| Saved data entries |
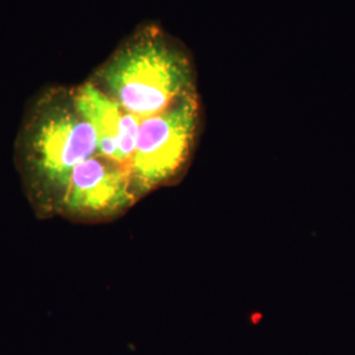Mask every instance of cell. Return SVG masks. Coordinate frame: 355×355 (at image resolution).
Returning a JSON list of instances; mask_svg holds the SVG:
<instances>
[{
  "label": "cell",
  "instance_id": "cell-3",
  "mask_svg": "<svg viewBox=\"0 0 355 355\" xmlns=\"http://www.w3.org/2000/svg\"><path fill=\"white\" fill-rule=\"evenodd\" d=\"M32 150L41 175L64 190L76 166L98 153V136L74 105L54 107L38 120Z\"/></svg>",
  "mask_w": 355,
  "mask_h": 355
},
{
  "label": "cell",
  "instance_id": "cell-5",
  "mask_svg": "<svg viewBox=\"0 0 355 355\" xmlns=\"http://www.w3.org/2000/svg\"><path fill=\"white\" fill-rule=\"evenodd\" d=\"M71 99L76 112L96 132L99 155L129 168L142 119L127 112L94 83L78 87Z\"/></svg>",
  "mask_w": 355,
  "mask_h": 355
},
{
  "label": "cell",
  "instance_id": "cell-4",
  "mask_svg": "<svg viewBox=\"0 0 355 355\" xmlns=\"http://www.w3.org/2000/svg\"><path fill=\"white\" fill-rule=\"evenodd\" d=\"M129 168L102 155L91 157L73 170L64 190V207L73 214L105 215L133 202Z\"/></svg>",
  "mask_w": 355,
  "mask_h": 355
},
{
  "label": "cell",
  "instance_id": "cell-2",
  "mask_svg": "<svg viewBox=\"0 0 355 355\" xmlns=\"http://www.w3.org/2000/svg\"><path fill=\"white\" fill-rule=\"evenodd\" d=\"M199 105L191 91L161 114L141 120L129 171L135 187L149 190L174 177L189 157Z\"/></svg>",
  "mask_w": 355,
  "mask_h": 355
},
{
  "label": "cell",
  "instance_id": "cell-1",
  "mask_svg": "<svg viewBox=\"0 0 355 355\" xmlns=\"http://www.w3.org/2000/svg\"><path fill=\"white\" fill-rule=\"evenodd\" d=\"M99 76V87L140 119L164 112L192 91L190 60L155 28L127 41Z\"/></svg>",
  "mask_w": 355,
  "mask_h": 355
}]
</instances>
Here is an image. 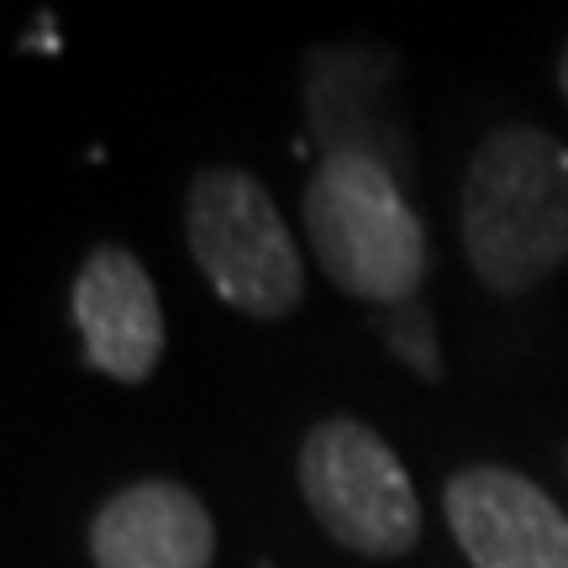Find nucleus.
<instances>
[{"instance_id":"nucleus-3","label":"nucleus","mask_w":568,"mask_h":568,"mask_svg":"<svg viewBox=\"0 0 568 568\" xmlns=\"http://www.w3.org/2000/svg\"><path fill=\"white\" fill-rule=\"evenodd\" d=\"M184 243L201 280L253 322H284L305 301L295 232L247 169L205 163L184 195Z\"/></svg>"},{"instance_id":"nucleus-9","label":"nucleus","mask_w":568,"mask_h":568,"mask_svg":"<svg viewBox=\"0 0 568 568\" xmlns=\"http://www.w3.org/2000/svg\"><path fill=\"white\" fill-rule=\"evenodd\" d=\"M374 332H385V343L395 347V358L406 368H416L422 379H443V364H437V343H432V316L426 305L406 301V305H385L374 316Z\"/></svg>"},{"instance_id":"nucleus-10","label":"nucleus","mask_w":568,"mask_h":568,"mask_svg":"<svg viewBox=\"0 0 568 568\" xmlns=\"http://www.w3.org/2000/svg\"><path fill=\"white\" fill-rule=\"evenodd\" d=\"M558 90H564V101H568V48H564V59H558Z\"/></svg>"},{"instance_id":"nucleus-7","label":"nucleus","mask_w":568,"mask_h":568,"mask_svg":"<svg viewBox=\"0 0 568 568\" xmlns=\"http://www.w3.org/2000/svg\"><path fill=\"white\" fill-rule=\"evenodd\" d=\"M216 521L195 489L174 479H138L90 516L95 568H211Z\"/></svg>"},{"instance_id":"nucleus-11","label":"nucleus","mask_w":568,"mask_h":568,"mask_svg":"<svg viewBox=\"0 0 568 568\" xmlns=\"http://www.w3.org/2000/svg\"><path fill=\"white\" fill-rule=\"evenodd\" d=\"M264 568H274V564H264Z\"/></svg>"},{"instance_id":"nucleus-8","label":"nucleus","mask_w":568,"mask_h":568,"mask_svg":"<svg viewBox=\"0 0 568 568\" xmlns=\"http://www.w3.org/2000/svg\"><path fill=\"white\" fill-rule=\"evenodd\" d=\"M395 80V59L389 53H374V48H316L305 59V105H311V132L326 142V153H368V159L385 163L389 153L400 148V132L385 111L374 105L385 101V84ZM400 174H406V159L395 153ZM389 169V163H385Z\"/></svg>"},{"instance_id":"nucleus-2","label":"nucleus","mask_w":568,"mask_h":568,"mask_svg":"<svg viewBox=\"0 0 568 568\" xmlns=\"http://www.w3.org/2000/svg\"><path fill=\"white\" fill-rule=\"evenodd\" d=\"M305 237L322 274L368 305H406L426 280V222L400 174L368 153H326L305 184Z\"/></svg>"},{"instance_id":"nucleus-6","label":"nucleus","mask_w":568,"mask_h":568,"mask_svg":"<svg viewBox=\"0 0 568 568\" xmlns=\"http://www.w3.org/2000/svg\"><path fill=\"white\" fill-rule=\"evenodd\" d=\"M74 326L84 343V364L142 385L163 358V305L153 274L122 243H101L74 274Z\"/></svg>"},{"instance_id":"nucleus-5","label":"nucleus","mask_w":568,"mask_h":568,"mask_svg":"<svg viewBox=\"0 0 568 568\" xmlns=\"http://www.w3.org/2000/svg\"><path fill=\"white\" fill-rule=\"evenodd\" d=\"M443 510L474 568H568V516L527 474L464 468L447 479Z\"/></svg>"},{"instance_id":"nucleus-4","label":"nucleus","mask_w":568,"mask_h":568,"mask_svg":"<svg viewBox=\"0 0 568 568\" xmlns=\"http://www.w3.org/2000/svg\"><path fill=\"white\" fill-rule=\"evenodd\" d=\"M301 495L337 548L358 558H406L422 537V500L406 464L374 426L332 416L305 432Z\"/></svg>"},{"instance_id":"nucleus-1","label":"nucleus","mask_w":568,"mask_h":568,"mask_svg":"<svg viewBox=\"0 0 568 568\" xmlns=\"http://www.w3.org/2000/svg\"><path fill=\"white\" fill-rule=\"evenodd\" d=\"M458 222L485 290H537L568 264V148L542 126L489 132L468 159Z\"/></svg>"}]
</instances>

| Problem details |
Reproduce word for word everything in the listing from its very start down through the line containing "150L41 175L64 190L76", both ends included. Omit the pictures.

| The output |
Mask every instance of cell. Return SVG masks. Coordinate frame: 355×355 (at image resolution).
Returning a JSON list of instances; mask_svg holds the SVG:
<instances>
[{
  "label": "cell",
  "instance_id": "cell-3",
  "mask_svg": "<svg viewBox=\"0 0 355 355\" xmlns=\"http://www.w3.org/2000/svg\"><path fill=\"white\" fill-rule=\"evenodd\" d=\"M32 150L41 175L64 190L76 166L98 153V136L74 105L54 107L38 120Z\"/></svg>",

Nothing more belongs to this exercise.